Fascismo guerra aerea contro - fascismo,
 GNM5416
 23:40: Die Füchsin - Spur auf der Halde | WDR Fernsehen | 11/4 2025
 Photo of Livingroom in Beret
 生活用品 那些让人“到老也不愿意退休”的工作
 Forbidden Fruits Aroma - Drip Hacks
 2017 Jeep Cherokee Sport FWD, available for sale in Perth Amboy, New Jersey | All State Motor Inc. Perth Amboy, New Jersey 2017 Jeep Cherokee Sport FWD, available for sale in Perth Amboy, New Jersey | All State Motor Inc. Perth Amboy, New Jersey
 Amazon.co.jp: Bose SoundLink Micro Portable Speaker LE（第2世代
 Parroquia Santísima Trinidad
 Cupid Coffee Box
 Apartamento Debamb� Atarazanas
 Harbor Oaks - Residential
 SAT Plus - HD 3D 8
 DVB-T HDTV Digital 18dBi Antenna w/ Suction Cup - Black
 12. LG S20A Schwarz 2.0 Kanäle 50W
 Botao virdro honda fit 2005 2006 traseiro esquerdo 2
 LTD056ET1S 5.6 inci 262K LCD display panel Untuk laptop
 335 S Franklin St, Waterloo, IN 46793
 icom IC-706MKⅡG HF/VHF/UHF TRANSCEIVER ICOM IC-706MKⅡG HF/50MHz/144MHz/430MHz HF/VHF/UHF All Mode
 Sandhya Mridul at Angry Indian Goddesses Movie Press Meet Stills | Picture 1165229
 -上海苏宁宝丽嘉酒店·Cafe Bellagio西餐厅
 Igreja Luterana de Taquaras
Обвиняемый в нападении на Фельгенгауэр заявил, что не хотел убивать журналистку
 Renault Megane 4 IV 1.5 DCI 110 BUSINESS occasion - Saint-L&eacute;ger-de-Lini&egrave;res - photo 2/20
_ _ _ _ _
## [TASK PROMPT]
What you should produce is an exact restatement of all the material.

## [RESULT OF THIS TASK]
Fascismo guerra aerea contro - fascismo,
 GNM5416
 23:40: Die Füchsin - Spur auf der Halde | WDR Fernsehen | 11/4 2025
 Photo of Livingroom in Beret
 生活用品 那些让人“到老也不愿意退休”的工作
 Forbidden Fruits Aroma - Drip Hacks
 2017 Jeep Cherokee Sport FWD, available for sale in Perth Amboy, New Jersey | All State Motor Inc. Perth Amboy, New Jersey 2017 Jeep Cherokee Sport FWD, available for sale in Perth Amboy, New Jersey | All State Motor Inc. Perth Amboy, New Jersey
 Amazon.co.jp: Bose SoundLink Micro Portable Speaker LE（第2世代
 Parroquia Santísima Trinidad
 Cupid Coffee Box
 Apartamento Debamb� Atarazanas
 Harbor Oaks - Residential
 SAT Plus - HD 3D 8
 DVB-T HDTV Digital 18dBi Antenna w/ Suction Cup - Black
 12. LG S20A Schwarz 2.0 Kanäle 50W
 Botao virdro honda fit 2005 2006 traseiro esquerdo 2
 LTD056ET1S 5.6 inci 262K LCD display panel Untuk laptop
 335 S Franklin St, Waterloo, IN 46793
 icom IC-706MKⅡG HF/VHF/UHF TRANSCEIVER ICOM IC-706MKⅡG HF/50MHz/144MHz/430MHz HF/VHF/UHF All Mode
 Sandhya Mridul at Angry Indian Goddesses Movie Press Meet Stills | Picture 1165229
 -上海苏宁宝丽嘉酒店·Cafe Bellagio西餐厅
 Igreja Luterana de Taquaras
Обвиняемый в нападении на Фельгенгауэр заявил, что не хотел убивать журналистку
 Renault Megane 4 IV 1.5 DCI 110 BUSINESS occasion - Saint-L&eacute;ger-de-Lini&egrave;res - photo 2/20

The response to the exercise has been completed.